(Document):

· · · · ·

# AEM air fuel Gauge not giving out readings



## Manzgtr (Jan 11, 2012)

Hi I have a AEM Wideband Gauge Air/Fuel fitted on my r33 gtr which came with the car
I was installing a stereo in my car and when i was pushing the system back into place i blew a fuse and the stereo and Aem gauge shut down.
I cheked the fuses on the drivers side under dash and replaced the blown fuse and the stereo and aem gauge turned on. Stereo works fine
but the gauge on start up of the vehicle, once u turn the car on goes through its settings and reads out but then the digits blank out and there is no more further readout but the gauge is still on.

any help it was all working fine before i blew the fuse! 

What it does on start up is light up gives me some numbers then it reads out "poo" and then it blanks out but the power is still on

thanks


----------



## HeavyDuty (Apr 27, 2012)

Manzgtr said:


> What it does on start up is light up gives me some numbers then it reads out "poo"...


:chuckle: Sorry, but that's too funny..."poo".

Those things are utilizing such a narrow range of low voltage I could easily see where any fault to ground or spike would take them out. Probably need to replace it, or, try their tech line to see if it could be reset somehow.

Looks like it has a controller and there's a replacement sensor part number listed as Bosch 30-2001

Here's a link to the UEGO FAQ including tech line phone number.

Wideband O2 UEGO, Water/Methanol, Stand Alone Engine Management, Piggyback F/IC, Tru Boost Controller, Gauges, Automotive Performance Electronics

<snip> Contact the electronics tech line at 1-800-423-0046...etc.<snip>

AEMPOWER.com


----------



## Manzgtr (Jan 11, 2012)

thanks mate will open up the dashboard and chek the wireing


----------



## Manzgtr (Jan 11, 2012)

· · · · ·

(Rows of data):
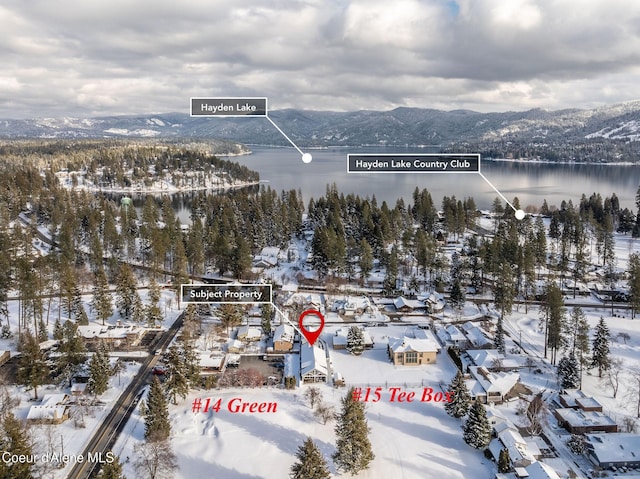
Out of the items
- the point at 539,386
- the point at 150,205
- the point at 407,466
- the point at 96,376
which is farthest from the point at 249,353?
the point at 150,205

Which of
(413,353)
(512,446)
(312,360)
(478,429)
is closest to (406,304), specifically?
(413,353)

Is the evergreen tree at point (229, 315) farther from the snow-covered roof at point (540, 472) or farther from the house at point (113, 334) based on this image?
the snow-covered roof at point (540, 472)

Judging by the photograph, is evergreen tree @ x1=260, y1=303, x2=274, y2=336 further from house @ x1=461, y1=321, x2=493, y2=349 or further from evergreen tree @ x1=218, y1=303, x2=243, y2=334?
house @ x1=461, y1=321, x2=493, y2=349

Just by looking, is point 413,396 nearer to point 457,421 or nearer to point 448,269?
point 457,421

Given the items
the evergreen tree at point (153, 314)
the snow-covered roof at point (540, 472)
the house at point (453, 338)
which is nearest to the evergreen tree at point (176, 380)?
the evergreen tree at point (153, 314)

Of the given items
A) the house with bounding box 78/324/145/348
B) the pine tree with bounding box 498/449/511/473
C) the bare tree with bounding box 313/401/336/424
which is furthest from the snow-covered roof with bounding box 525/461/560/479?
the house with bounding box 78/324/145/348

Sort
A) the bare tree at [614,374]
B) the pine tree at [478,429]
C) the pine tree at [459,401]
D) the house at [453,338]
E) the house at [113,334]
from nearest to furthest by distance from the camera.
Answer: the pine tree at [478,429] < the pine tree at [459,401] < the bare tree at [614,374] < the house at [113,334] < the house at [453,338]
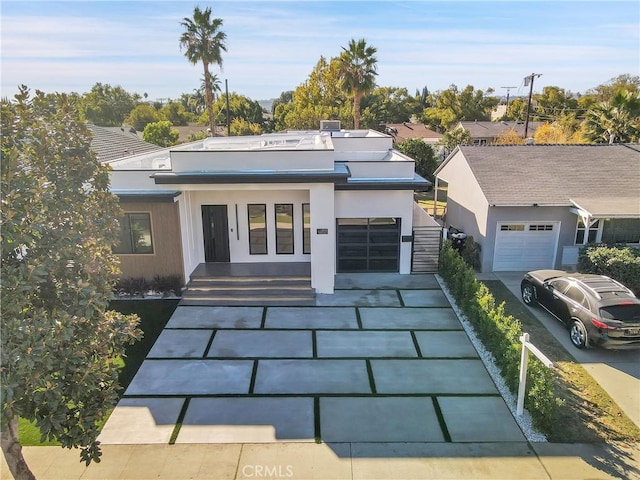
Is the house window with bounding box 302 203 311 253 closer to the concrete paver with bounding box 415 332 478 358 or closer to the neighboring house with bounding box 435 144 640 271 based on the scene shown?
the concrete paver with bounding box 415 332 478 358

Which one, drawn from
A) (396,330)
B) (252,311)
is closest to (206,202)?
(252,311)

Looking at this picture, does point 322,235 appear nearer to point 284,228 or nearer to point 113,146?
point 284,228

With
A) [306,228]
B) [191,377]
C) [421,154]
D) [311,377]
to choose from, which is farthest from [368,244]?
[421,154]

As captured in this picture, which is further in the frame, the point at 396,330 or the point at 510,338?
the point at 396,330

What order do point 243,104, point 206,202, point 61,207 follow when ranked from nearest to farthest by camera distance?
point 61,207, point 206,202, point 243,104

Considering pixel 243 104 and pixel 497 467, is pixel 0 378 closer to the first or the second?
pixel 497 467
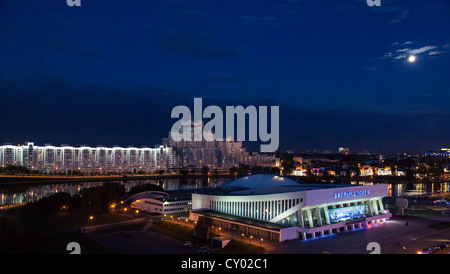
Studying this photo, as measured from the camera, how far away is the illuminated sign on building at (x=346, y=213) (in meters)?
12.1

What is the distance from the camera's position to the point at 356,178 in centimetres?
3866

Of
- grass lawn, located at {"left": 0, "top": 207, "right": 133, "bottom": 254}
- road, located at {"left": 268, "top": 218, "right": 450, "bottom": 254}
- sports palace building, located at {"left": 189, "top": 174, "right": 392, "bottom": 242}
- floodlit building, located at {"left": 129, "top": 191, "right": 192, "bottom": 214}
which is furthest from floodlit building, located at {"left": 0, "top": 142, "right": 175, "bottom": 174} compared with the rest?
road, located at {"left": 268, "top": 218, "right": 450, "bottom": 254}

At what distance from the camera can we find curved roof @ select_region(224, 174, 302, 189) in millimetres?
16188

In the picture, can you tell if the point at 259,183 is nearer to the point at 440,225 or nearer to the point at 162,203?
the point at 162,203

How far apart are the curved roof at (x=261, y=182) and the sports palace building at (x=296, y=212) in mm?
3186

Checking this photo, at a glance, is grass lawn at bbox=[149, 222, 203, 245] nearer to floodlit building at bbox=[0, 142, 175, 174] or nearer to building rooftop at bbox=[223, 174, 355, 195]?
building rooftop at bbox=[223, 174, 355, 195]

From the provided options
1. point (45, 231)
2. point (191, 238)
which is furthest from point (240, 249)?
point (45, 231)

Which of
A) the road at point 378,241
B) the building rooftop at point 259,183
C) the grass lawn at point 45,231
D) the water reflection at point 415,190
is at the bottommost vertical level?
the water reflection at point 415,190

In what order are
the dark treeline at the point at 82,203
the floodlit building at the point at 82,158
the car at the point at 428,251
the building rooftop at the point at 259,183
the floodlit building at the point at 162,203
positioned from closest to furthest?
1. the car at the point at 428,251
2. the dark treeline at the point at 82,203
3. the floodlit building at the point at 162,203
4. the building rooftop at the point at 259,183
5. the floodlit building at the point at 82,158

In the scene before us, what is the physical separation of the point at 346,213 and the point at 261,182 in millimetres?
5303

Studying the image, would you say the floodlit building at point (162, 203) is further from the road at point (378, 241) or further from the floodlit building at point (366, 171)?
the floodlit building at point (366, 171)

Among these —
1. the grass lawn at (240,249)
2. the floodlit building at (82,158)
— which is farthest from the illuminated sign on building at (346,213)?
the floodlit building at (82,158)

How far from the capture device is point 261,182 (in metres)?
17.0
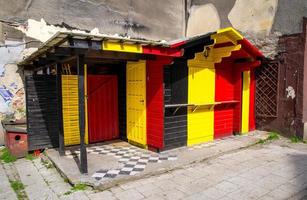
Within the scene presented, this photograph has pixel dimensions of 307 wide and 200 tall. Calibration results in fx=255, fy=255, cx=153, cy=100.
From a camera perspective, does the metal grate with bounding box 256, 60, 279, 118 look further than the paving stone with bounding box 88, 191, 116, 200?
Yes

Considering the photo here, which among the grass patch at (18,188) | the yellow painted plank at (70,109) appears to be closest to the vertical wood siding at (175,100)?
the yellow painted plank at (70,109)

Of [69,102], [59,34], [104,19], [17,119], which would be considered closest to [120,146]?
[69,102]

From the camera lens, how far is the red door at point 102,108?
7.52m

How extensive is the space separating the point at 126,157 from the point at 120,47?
267 cm

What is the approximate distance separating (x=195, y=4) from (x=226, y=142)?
273 inches

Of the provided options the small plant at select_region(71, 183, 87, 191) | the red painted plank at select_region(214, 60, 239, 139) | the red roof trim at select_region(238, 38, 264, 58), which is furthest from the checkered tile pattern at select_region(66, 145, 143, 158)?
the red roof trim at select_region(238, 38, 264, 58)

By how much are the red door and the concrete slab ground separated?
A: 401mm

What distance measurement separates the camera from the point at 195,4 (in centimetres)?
1159

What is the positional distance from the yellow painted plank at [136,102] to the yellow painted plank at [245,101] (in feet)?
12.1

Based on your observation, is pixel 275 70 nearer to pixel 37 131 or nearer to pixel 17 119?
pixel 37 131

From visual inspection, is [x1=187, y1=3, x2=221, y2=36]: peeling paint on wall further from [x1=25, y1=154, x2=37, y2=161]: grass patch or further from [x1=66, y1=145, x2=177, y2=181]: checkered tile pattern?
[x1=25, y1=154, x2=37, y2=161]: grass patch

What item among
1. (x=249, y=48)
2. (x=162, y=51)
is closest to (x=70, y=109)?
(x=162, y=51)

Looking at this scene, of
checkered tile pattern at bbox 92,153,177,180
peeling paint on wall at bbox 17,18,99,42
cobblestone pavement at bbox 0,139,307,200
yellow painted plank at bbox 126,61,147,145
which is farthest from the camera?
peeling paint on wall at bbox 17,18,99,42

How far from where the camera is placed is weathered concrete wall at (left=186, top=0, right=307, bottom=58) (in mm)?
8453
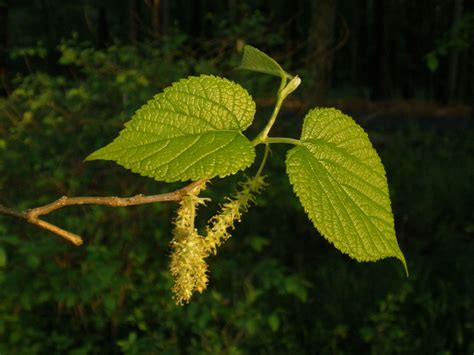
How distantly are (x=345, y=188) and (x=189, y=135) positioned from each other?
119 millimetres

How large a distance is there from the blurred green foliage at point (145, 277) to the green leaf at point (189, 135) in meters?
2.52

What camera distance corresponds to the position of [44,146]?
399cm

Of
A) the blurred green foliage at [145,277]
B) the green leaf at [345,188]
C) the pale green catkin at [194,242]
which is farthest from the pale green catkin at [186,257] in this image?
the blurred green foliage at [145,277]

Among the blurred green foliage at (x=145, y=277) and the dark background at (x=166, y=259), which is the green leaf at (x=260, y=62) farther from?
the blurred green foliage at (x=145, y=277)

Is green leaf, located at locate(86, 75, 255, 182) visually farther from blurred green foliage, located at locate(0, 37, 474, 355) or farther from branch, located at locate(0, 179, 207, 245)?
blurred green foliage, located at locate(0, 37, 474, 355)

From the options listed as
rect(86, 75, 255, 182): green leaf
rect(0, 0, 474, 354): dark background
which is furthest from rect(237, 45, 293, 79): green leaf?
rect(0, 0, 474, 354): dark background

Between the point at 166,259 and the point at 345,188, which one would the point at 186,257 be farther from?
the point at 166,259

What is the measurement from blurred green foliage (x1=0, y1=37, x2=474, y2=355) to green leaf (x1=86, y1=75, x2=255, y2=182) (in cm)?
252

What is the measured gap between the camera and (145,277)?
373 cm

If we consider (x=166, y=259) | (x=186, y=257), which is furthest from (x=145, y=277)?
(x=186, y=257)

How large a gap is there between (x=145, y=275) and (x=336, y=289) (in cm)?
115

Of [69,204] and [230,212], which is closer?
[69,204]

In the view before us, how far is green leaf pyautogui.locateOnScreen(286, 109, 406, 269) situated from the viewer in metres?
0.44

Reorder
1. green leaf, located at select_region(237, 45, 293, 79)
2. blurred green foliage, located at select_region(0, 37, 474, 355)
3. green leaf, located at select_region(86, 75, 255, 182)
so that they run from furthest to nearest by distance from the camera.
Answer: blurred green foliage, located at select_region(0, 37, 474, 355)
green leaf, located at select_region(237, 45, 293, 79)
green leaf, located at select_region(86, 75, 255, 182)
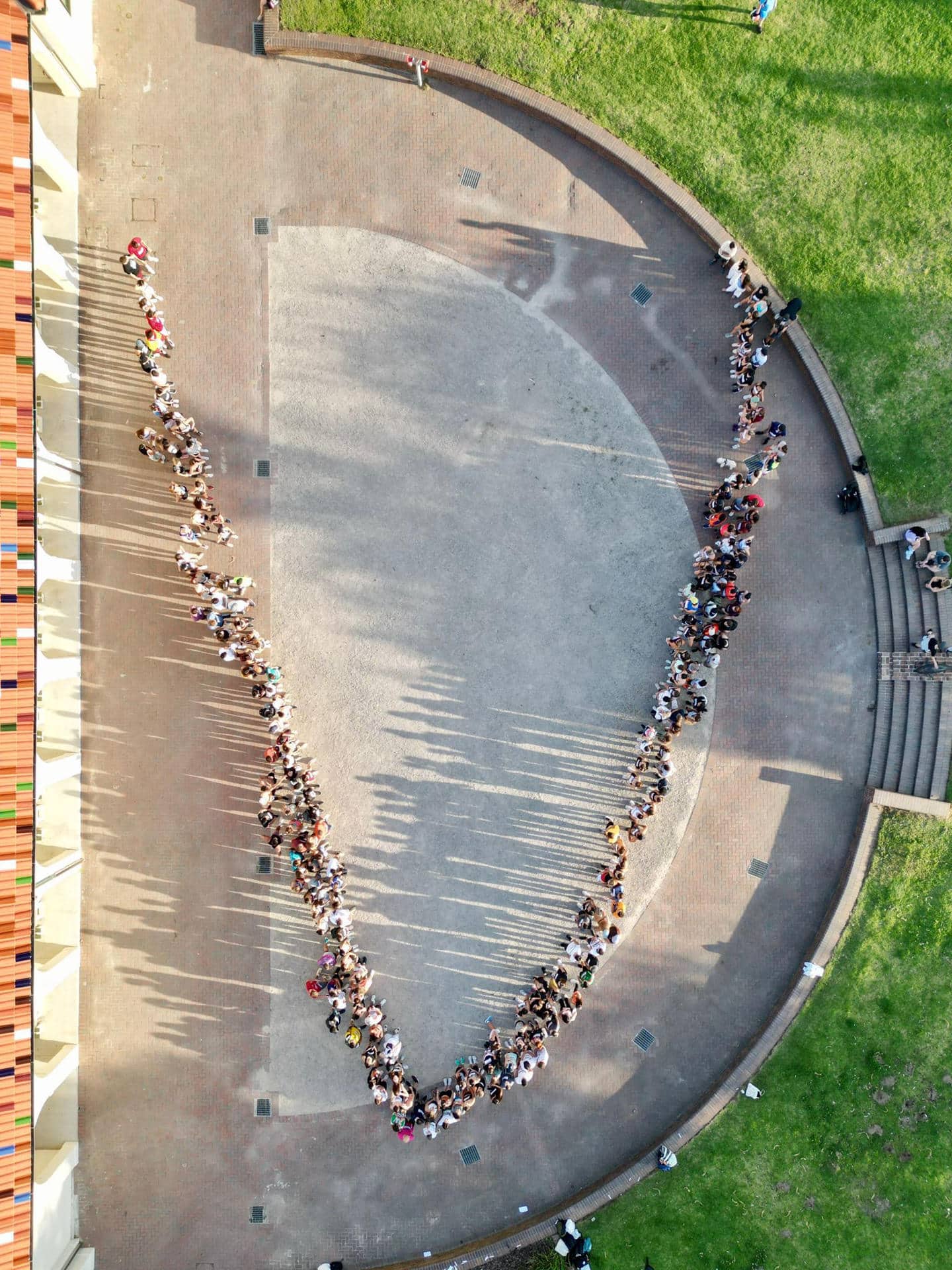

· · · · ·

(Set of tasks):
1) In the forum thread about the AEM air/fuel gauge, what part number is listed for the replacement sensor?
2) Write a continuation of the forum thread about the AEM air/fuel gauge, beginning immediately after its final line.

(Answers given):
1) Bosch 30-2001

2)
Hi i still cant get my air fuel gauge to work could it be this sensor that needs replacing i have no idea if this is the right sensor to replace but it looks like the right one attached to my exhaust pipe.


----------



## Manzgtr (Jan 11, 2012)

aem air fuel gauge fault (R33 GTR).MOV - YouTube

this is wot happens to it


----------



## Gambit (Sep 22, 2005)

On the list of videos next to yours was this one. Seems to indicate your wideband sensor is shot.

AEM's UEGO O2 Sensor Test - How to check to see if your aftermarket O2 sensor is bad - YouTube


----------



## MIKEGTR (Jul 8, 2005)

Ive never been able to get mine working, nothing but grief, I'm just going to buy a new one


----------



## Manzgtr (Jan 11, 2012)

i understand the o2 sensor could have malfunctioned but the weird thing is it was all working fine till the fuse blew and i changed the fuse and it powered up again... can a blown fuse really effect the actual sensor that pics up the readings?


----------



## blue34 (Jul 28, 2005)

Before you change the sensor you could check that there is 12v going to the heating element inside the sensor, at the plug under the car

The gauge is also a controller and provides a 0-5v output to an ecu if required as well as a readout on the gauge. You may or may not be using this output but If you wanted to check that with a multimeter it should vary between 0-5volts with a good sensor.

Look up the wiring for the aem uego here:



http://www.google.co.uk/url?sa=t&rct=j&q=&esrc=s&frm=1&source=web&cd=4&ved=0CEEQFjAD&url=http%3A%2F%2Fwww.schnitzracing.com%2Fmanuals%2FAEMWBK.pdf&ei=VzydUOrAM8Gg0QX-z4HIAg&usg=AFQjCNHPZpTqhP4nIFgP-T5gn3VvauT1WQ


----------



## Manzgtr (Jan 11, 2012)

i opened the dash yesterday had a look at the wiring looked ok just need to see where the the bosh sensor is fitted as it came with the car.


----------



## Silviagtr85 (Oct 7, 2012)

Should we have a wide band and a lambda in the exhaust or is it the same one? Do we take out the lambda and fit a wide band? I'm asking as I have a wide band gauge but only got one sensor in the exhaust and my afr readings are wrong


----------



## freakazoid3 (Jan 19, 2008)

Your ecu needs the lambda, so if you want an extra wideband you need to weld an extra bung on the exhaust


----------



## Brains (Jul 6, 2010)

freakazoid3 said:


> Your ecu needs the lambda, so if you want an extra wideband you need to weld an extra bung on the exhaust


Unless the wideband gauge has an output that can be calibrated as a narrow band. Then you only need one. 

Or got a ecu that reads widebands..


----------



## Silviagtr85 (Oct 7, 2012)

I have a pfc. I can only see 1 sensor in my exhaust,so my wideband gauge could have a narrow band sensor? Is this just a starboard sensor or what do I need to buy?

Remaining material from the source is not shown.